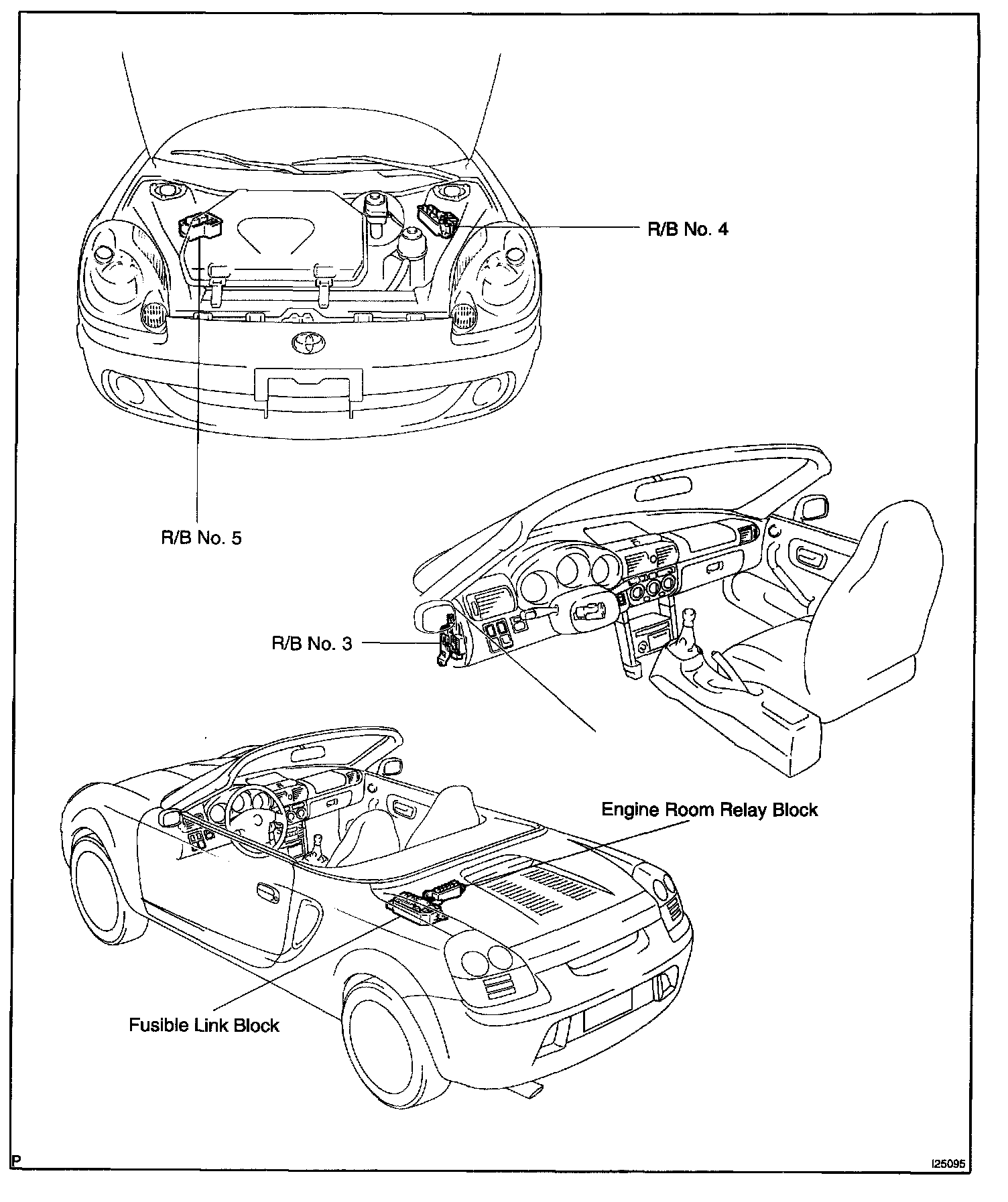 R/B No. 4

R/B No. 5

R/B No. 3

Engine Room Relay Block

Fusible Link Block

P

I25095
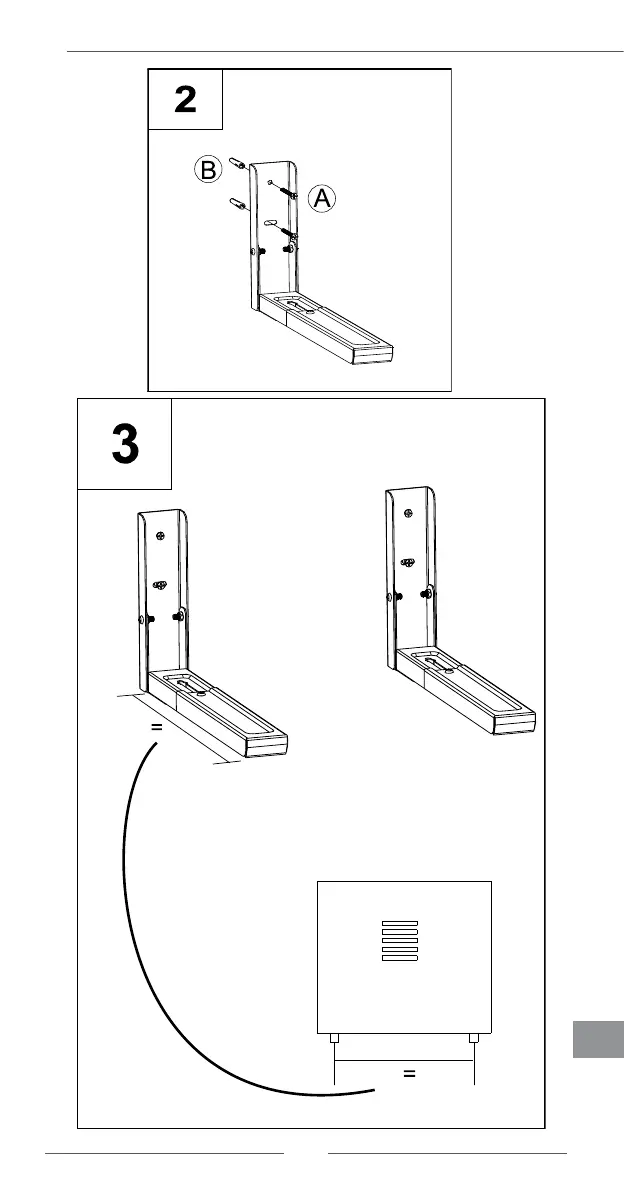 2

B

A

3

=

=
# # # # # # #
_EXERCISE INSTRUCTIONS_: Repeat the records above verbatim. Include none of the pictures.

_SOLUTION TO THE EXERCISE_:
 R/B No. 4

R/B No. 5

R/B No. 3

Engine Room Relay Block

Fusible Link Block

P

I25095
 2

B

A

3

=

=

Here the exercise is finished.